_ATIVIDADE 1:_ Enumere todos os títulos de filmes referidos na crítica ao filme de Zang Yimou.
_ATIVIDADE 2:_ Escreva a continuação da crítica ao filme de Zang Yimou, começando logo após a última frase apresentada.

_TEXTO FORNECIDO:_

● ● ● ● ● ● ●

16.3.05

Tu também, Zang, meu filho?



Um homem entra na sala de cinema para ver "O segredo dos punhais voadores", de Zang Yimou. Meia-dúzia de pessoas na sessão da madrugada. Até aqui, tudo normal.
Um homem vai mesmo preparado para ver um filme que não lhe encha totalmente as medidas. Um homem sabe que os filmes orientais estão na moda, venham da China, Hong Kong, Japão ou Coreia. A crítica anda delirante com as orientalices cinematográficas.
Um homem até viu o "trailer", por isso não se pode queixar muito. Um homem até gostou mesmo muito de filmes do Zang, como "Ju Dou", "Raise of the Red Lanters" (não me lembro do título português) e, principalmente, "A Tríade de Xangai".
Um homem está preparado para dar um desconto.
Mas um homem não aguenta ver um Autor a fazer um cinema menor de forma superior. Um homem fica deslumbrado com uma direcção de fotografia verdadeiramente notável, com uma qualidade de som absolutamente espectacular e uns efeitos especiais à "Matrix".
Um homem fica com a alma em paz ao contemplar as cavalgadas fantásticas com a copa das árvores em fundo. Lembra o mestre Kurosawa ou a fotografia de Shoei Imamura em "A balada de Narayama". Um homem até fica maluco de prazer ao fruir a beleza plástica das cenas de combate numa floresta de bambu, numa orgia de verde de vários tons. Um homem até sabe apreciar tremendamente um duelo mano-a-mano com a neve a cair, como se fosse Estalinegrado. Um homem percebe as piscadelas de olho a "Duelo ao sol" (mas na neve), mas falta ali qualquer coisa: Gregory Peck e Jennifer Jones.

● ● ● ● ● ● ●

_MATERIAL FORNECIDO:_
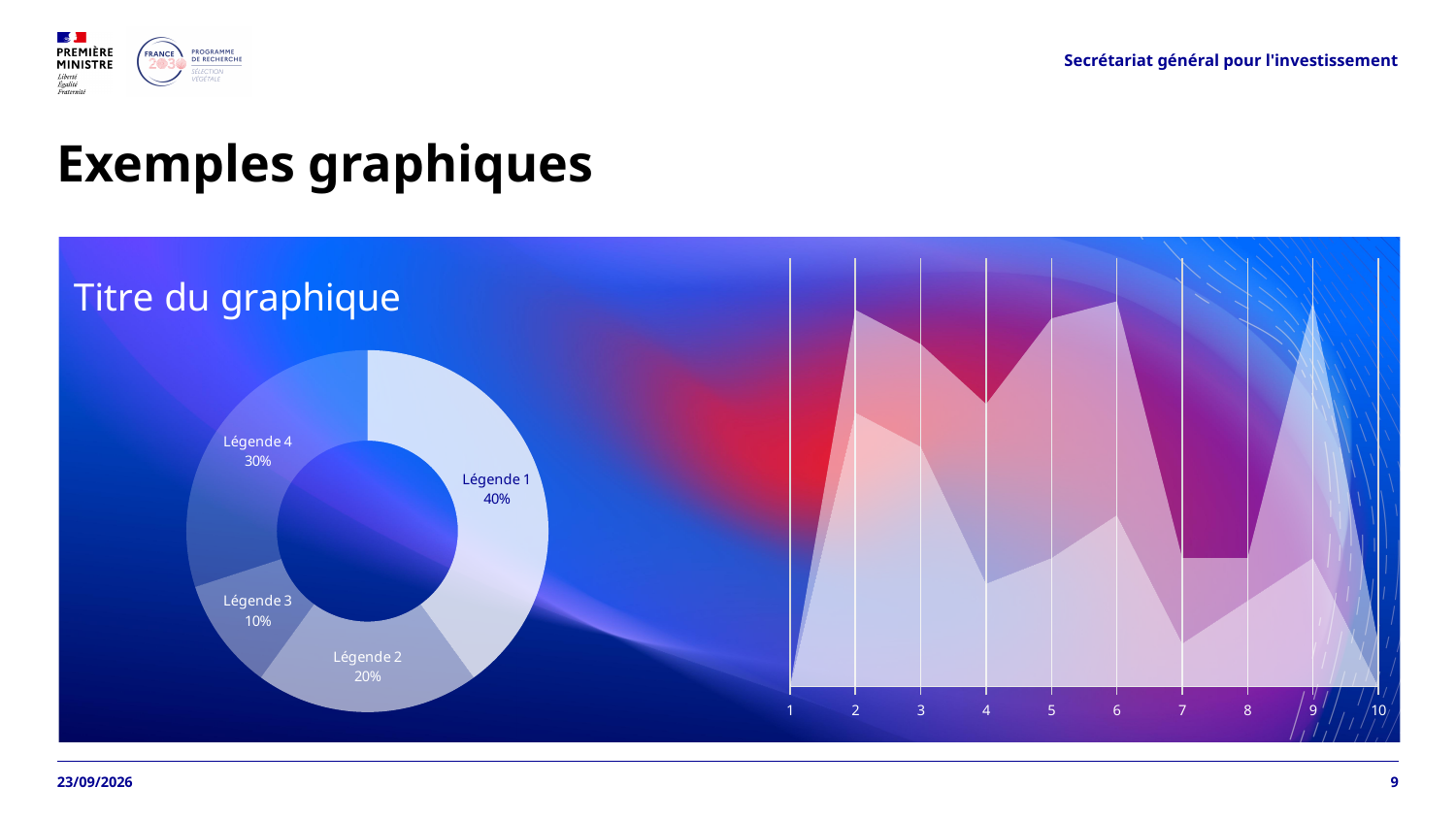
On the doughnut chart titled "Titre du graphique", which category has the largest share? Légende 1 How many points are labelled on the x axis of the area chart on the right? 10 On the doughnut chart titled "Titre du graphique", which is larger, Légende 4 or Légende 2? Légende 4 How many categories does the doughnut chart titled "Titre du graphique" show? 4 What kind of chart is the one on the right side of the slide? Area chart On the doughnut chart titled "Titre du graphique", what is the value for Légende 4? 30% On the doughnut chart titled "Titre du graphique", what is the value for Légende 3? 10% On the doughnut chart titled "Titre du graphique", what is the difference between Légende 1 and Légende 2? 20% On the area chart on the right, do the values rise or fall from point 1 to point 2? Rise On the doughnut chart titled "Titre du graphique", what is the value for Légende 1? 40% On the doughnut chart titled "Titre du graphique", which category has the smallest share? Légende 3 What kind of chart is the one on the left titled "Titre du graphique"? Doughnut chart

● ● ● ● ● ● ●

_RESULTADO DA TAREFA 1:_
- "O segredo dos punhais voadores"
- "Ju Dou"
- "Raise of the Red Lanters"
- "A Tríade de Xangai"
- "Matrix"
- "A balada de Narayama"
- "Duelo ao sol"

_RESULTADO DA TAREFA 2:_
Mas um homem passa o filme quase todo com vontade de gritar: "Ah! Lin Chung!". Um homem passa o filme quase todo a lembrar-se do terrível tirano Kao Chiu. Um homem passa o filme quase todo a lembrar-se daqueles saltos impossíveis, que provocavam gargalhadas a miúdos de 12 anos.
Um homem não pode aceitar um argumento alinhavado de forma completamente incompetente, com incongruências atrás de incongruências. Um homem pode aceitar que as leis da física sejam constantemente violadas por punhais, homens e animais. Mas não valia a pena dar tantas punhaladas ao nível do argumento. Que, de qualquer forma, já é quase inexistente, servindo apenas para promover um "blockbuster" destinado a vingar num mercado de espectadores McDonald.

Um homem pode trocar as pipocas por arrozinho.
Sair da sala de mansinho e ouvir críticas completamente diferentes ao filme.
Um homem vai até ao Galeto comer uma ceiazinha. A pensar: "Tu também, Zang, meu filho?". Se calhar merecias uma bambuada no toutiço, sem receio de danificar a gramínea, que não tem culpa nenhuma.
Mas depois um homem pensa: olha que coisa, o chaval já passou dos 50 anos, também tem direito a filmes menores, ou não tem?
Sei lá...
Estou a ficar velho...
Esta mania de ir para o cinema alimentar a alma com obras-primas...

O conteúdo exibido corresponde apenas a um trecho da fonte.